Under a constant (between the two scenarios) acceleration of the center of mass, the truck with the movable box will be accelerating more rapidly and will require an increased amount of work. Increased acceleration means increased velocity. Power (energy per unit time) goes as force times velocity.

 

[WalterG]

You seem to be confused.

The centers of mass already keep up with each other. The force is fixed, so the centers of mass accelerate identically.

Under a constant (over time) acceleration, the energy per unit time going into the system is increasing because velocity is increasing. Power (energy per unit time) goes as force times velocity.

Under a constant (between the two scenarios) acceleration of the center of mass, the truck with the movable box will be accelerating more rapidly and will require an increased amount of work. Increased acceleration means increased velocity. Power (energy per unit time) goes as force times velocity.
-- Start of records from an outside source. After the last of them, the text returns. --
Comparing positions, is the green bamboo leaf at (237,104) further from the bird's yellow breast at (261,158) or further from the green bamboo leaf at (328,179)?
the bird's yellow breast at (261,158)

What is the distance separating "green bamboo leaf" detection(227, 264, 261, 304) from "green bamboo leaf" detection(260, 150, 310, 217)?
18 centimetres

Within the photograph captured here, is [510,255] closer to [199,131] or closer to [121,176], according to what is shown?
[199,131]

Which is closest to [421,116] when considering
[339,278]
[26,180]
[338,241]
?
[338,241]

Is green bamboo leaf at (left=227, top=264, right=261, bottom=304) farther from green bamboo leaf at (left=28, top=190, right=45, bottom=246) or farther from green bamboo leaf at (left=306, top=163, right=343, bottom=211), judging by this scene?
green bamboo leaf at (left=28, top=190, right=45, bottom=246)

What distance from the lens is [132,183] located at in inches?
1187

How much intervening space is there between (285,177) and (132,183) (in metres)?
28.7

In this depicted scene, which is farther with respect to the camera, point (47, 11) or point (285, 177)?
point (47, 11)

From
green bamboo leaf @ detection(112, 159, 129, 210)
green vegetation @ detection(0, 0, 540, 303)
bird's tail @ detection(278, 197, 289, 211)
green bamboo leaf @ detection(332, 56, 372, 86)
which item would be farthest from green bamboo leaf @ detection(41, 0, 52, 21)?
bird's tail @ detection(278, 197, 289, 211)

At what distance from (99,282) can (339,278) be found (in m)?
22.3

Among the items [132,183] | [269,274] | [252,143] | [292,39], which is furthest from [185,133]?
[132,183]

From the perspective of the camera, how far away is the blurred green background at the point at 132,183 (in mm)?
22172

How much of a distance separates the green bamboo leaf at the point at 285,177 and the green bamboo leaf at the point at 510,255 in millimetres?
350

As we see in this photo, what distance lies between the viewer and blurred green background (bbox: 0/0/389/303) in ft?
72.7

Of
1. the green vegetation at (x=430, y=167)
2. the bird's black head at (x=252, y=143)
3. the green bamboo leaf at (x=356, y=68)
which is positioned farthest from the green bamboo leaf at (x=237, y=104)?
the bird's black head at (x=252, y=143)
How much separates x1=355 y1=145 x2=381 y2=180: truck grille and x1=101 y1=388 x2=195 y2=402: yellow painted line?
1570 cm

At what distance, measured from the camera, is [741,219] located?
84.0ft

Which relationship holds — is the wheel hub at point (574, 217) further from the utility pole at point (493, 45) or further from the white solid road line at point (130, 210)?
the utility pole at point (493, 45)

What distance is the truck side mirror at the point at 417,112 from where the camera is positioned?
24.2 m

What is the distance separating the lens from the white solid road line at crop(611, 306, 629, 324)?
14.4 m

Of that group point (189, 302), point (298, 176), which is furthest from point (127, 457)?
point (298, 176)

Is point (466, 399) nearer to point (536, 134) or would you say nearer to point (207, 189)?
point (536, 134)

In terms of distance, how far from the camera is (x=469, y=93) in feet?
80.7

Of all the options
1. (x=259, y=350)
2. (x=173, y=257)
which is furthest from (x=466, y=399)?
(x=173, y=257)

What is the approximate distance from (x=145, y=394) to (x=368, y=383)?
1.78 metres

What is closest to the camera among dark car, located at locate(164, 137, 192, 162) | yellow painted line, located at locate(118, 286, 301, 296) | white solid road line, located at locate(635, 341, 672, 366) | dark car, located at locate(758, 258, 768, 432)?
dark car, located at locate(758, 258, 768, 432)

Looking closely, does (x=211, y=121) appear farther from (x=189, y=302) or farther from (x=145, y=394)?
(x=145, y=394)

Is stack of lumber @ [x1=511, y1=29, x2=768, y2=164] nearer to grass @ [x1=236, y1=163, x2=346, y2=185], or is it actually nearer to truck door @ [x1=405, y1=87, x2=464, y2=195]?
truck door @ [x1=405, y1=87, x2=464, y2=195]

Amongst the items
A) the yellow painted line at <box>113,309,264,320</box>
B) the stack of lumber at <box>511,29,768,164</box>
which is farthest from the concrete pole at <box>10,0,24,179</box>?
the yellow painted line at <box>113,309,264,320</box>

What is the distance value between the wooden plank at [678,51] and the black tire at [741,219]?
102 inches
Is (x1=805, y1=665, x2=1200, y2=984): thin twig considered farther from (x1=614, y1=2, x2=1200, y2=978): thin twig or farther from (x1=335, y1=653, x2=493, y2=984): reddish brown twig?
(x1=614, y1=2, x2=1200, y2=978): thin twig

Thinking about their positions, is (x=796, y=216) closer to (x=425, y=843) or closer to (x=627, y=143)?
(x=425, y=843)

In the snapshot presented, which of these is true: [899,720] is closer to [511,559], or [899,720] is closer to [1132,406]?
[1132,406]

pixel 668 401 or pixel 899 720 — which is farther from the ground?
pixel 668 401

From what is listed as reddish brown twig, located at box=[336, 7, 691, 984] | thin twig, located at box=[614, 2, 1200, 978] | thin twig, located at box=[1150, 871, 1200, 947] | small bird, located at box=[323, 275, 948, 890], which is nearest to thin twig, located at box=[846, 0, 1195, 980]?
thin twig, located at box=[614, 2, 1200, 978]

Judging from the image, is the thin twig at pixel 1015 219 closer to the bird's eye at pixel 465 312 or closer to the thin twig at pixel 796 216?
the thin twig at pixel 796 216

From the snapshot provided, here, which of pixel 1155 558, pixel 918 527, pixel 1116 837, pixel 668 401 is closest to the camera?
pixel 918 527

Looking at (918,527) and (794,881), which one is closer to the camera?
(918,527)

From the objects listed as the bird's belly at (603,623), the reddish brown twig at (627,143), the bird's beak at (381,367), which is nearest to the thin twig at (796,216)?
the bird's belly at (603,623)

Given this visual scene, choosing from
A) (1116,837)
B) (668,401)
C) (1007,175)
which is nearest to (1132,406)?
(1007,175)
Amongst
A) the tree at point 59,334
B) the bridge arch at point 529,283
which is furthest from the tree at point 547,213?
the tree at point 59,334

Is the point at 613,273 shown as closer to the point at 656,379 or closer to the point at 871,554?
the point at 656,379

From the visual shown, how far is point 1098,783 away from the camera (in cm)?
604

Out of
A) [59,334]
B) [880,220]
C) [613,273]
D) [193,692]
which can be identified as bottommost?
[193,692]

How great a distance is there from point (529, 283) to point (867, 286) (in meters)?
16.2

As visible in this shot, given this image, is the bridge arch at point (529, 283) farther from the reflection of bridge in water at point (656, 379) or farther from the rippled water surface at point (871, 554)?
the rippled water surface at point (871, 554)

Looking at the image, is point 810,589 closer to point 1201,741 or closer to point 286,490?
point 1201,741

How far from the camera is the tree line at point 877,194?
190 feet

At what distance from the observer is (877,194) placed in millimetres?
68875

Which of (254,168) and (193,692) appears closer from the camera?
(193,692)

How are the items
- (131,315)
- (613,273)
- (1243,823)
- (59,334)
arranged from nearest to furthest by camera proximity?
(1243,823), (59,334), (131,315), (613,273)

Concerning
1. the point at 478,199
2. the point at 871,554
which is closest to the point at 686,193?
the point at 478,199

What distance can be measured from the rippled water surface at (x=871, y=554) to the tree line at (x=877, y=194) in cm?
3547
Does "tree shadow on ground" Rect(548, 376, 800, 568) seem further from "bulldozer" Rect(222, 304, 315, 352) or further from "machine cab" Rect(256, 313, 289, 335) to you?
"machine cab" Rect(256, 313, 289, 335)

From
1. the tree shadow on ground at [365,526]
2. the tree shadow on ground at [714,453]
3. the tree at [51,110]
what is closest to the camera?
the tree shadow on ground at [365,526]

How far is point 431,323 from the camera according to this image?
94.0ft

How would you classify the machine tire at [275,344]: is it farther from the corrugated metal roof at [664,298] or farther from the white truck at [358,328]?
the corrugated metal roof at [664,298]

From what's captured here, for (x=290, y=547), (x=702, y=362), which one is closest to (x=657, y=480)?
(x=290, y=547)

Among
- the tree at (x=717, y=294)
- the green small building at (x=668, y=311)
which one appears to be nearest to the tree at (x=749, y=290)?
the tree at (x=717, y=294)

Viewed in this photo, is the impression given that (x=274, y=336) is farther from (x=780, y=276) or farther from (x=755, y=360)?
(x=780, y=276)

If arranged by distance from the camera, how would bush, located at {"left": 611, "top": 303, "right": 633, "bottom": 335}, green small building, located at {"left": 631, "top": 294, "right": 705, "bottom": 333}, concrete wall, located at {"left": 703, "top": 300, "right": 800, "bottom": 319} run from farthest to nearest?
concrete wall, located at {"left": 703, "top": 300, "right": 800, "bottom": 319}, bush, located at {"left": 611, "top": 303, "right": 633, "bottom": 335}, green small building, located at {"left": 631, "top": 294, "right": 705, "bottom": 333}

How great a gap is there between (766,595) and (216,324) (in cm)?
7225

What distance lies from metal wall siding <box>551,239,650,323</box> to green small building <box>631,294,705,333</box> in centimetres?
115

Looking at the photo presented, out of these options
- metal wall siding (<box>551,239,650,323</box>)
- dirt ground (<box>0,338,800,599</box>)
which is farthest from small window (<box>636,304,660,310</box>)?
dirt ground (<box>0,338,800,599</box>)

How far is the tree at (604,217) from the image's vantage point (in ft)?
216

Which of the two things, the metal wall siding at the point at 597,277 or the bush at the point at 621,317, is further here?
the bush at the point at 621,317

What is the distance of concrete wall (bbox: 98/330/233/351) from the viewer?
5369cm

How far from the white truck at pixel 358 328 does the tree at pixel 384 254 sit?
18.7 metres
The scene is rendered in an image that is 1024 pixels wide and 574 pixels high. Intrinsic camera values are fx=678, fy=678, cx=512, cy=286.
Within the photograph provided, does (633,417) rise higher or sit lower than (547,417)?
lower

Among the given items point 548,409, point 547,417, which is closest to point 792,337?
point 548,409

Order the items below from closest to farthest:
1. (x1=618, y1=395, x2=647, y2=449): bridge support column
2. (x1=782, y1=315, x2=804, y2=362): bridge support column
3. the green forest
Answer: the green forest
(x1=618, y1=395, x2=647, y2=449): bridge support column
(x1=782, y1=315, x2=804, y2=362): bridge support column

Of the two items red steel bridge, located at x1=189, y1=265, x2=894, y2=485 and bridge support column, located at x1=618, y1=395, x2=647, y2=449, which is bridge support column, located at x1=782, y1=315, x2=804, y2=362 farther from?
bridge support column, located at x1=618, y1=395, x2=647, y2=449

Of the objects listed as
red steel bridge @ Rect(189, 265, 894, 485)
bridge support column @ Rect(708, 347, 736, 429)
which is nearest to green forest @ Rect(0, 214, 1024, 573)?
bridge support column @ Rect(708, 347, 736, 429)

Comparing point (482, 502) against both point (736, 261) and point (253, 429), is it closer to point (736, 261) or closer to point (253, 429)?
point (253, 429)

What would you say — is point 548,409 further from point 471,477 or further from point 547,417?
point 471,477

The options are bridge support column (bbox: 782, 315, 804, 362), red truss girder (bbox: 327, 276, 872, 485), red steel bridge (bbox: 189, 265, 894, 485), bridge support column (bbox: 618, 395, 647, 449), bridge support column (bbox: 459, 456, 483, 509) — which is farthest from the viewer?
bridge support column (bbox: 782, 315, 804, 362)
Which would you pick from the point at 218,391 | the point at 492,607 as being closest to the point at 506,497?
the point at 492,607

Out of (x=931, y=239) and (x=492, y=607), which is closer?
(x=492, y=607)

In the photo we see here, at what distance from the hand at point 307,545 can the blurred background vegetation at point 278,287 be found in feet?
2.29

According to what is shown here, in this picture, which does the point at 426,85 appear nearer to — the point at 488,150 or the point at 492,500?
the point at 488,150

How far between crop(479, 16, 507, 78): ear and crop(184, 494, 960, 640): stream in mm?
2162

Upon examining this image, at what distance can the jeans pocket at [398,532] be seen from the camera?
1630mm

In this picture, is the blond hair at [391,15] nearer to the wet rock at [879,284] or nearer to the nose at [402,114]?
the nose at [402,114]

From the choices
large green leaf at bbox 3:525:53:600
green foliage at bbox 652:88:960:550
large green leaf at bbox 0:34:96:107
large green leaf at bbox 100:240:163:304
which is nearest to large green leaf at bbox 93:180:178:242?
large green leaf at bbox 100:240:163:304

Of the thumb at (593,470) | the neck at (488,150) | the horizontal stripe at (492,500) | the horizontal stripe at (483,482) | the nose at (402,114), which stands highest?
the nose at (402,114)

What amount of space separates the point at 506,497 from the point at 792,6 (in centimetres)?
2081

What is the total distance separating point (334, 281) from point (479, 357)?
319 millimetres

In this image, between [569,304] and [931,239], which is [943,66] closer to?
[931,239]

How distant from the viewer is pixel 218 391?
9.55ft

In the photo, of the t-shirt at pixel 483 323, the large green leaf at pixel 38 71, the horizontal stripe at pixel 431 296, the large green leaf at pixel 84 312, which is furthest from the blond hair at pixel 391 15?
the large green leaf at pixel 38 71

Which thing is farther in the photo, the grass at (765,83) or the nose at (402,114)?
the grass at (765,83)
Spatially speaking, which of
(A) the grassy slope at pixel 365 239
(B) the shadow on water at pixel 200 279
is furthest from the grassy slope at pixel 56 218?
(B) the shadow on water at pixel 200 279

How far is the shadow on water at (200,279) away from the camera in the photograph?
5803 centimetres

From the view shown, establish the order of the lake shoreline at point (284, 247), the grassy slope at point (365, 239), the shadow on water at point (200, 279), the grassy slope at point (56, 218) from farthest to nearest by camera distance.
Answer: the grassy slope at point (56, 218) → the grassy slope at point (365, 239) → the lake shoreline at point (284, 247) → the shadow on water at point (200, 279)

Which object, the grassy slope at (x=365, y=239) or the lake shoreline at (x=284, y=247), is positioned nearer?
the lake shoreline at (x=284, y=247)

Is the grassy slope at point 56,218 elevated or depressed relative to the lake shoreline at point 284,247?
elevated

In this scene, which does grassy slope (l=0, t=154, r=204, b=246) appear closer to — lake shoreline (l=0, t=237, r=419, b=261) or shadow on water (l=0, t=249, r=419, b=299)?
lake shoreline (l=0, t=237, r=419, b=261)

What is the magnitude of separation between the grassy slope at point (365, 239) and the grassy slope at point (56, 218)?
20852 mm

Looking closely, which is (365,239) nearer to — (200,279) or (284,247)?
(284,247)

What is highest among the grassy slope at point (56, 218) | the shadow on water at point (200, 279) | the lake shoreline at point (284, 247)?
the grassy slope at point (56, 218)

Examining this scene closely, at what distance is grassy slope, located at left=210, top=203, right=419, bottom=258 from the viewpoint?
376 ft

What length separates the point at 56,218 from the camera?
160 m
It took me a while, but I think I understand your reasoning now. If we feed a constant amount of energy E per time slice delta t (dt) into both trucks, the fixed-load truck-A would reach the final velocity Vf earlier than the moving load truck-B. Hence truck-B would go a further distance until reaching Vf. If we now measure that difference (the difference between the two distances traveled) we can deduct how much more energy we put into truck-B. (because E/dt is constant) Thanks again.

 

[sophiecentaur]

I can't find any mention of Work Done in shifting the box against friction (ignore the reference frame niggle). This is an alternative approach.

You really need to ignore the case when the box hits the side, front or back because that would be totally scary and fuel economy would be the furthest thing from your mind! Also, PF doesn't encourage dangerous pastimes.

I saw a suggested wood on wood coefficient of static friction of 0.6. That would suggest you'd be needing 0.6g acceleration to make a wood box slide on a wood floor. Perhaps a bit of a bump in the road when braking (0.8g max that can be relied on) could get the box sliding. This is not going to happen very often and the quoted best 0to60 performance is less than 1g. It would be driving for worst fuel economy to have the box moving frequently (boring practicality).

The energy to move the box against friction by, say 3m would be force times distance. Force would be weight of box (mg = 160N) X 0.6
Work done (for and aft shifting) would be about 288J. That's equivalent to raising the box (going uphill) by 1.8m. And 1l of petrol (gas) stores about 36MJ. We're almost down in the noise.

The box in the model is 1% of the truck mass and the Energy dissipated by the brakes ( and then fuel to get it up to speed) will be significantly more than that. So driving in a non-flashy way could make far more difference to fuel consumption than anything that box can do.

If I've missed out a zero here or there, please put me right. But I bet my suggested method should give a realistic answer.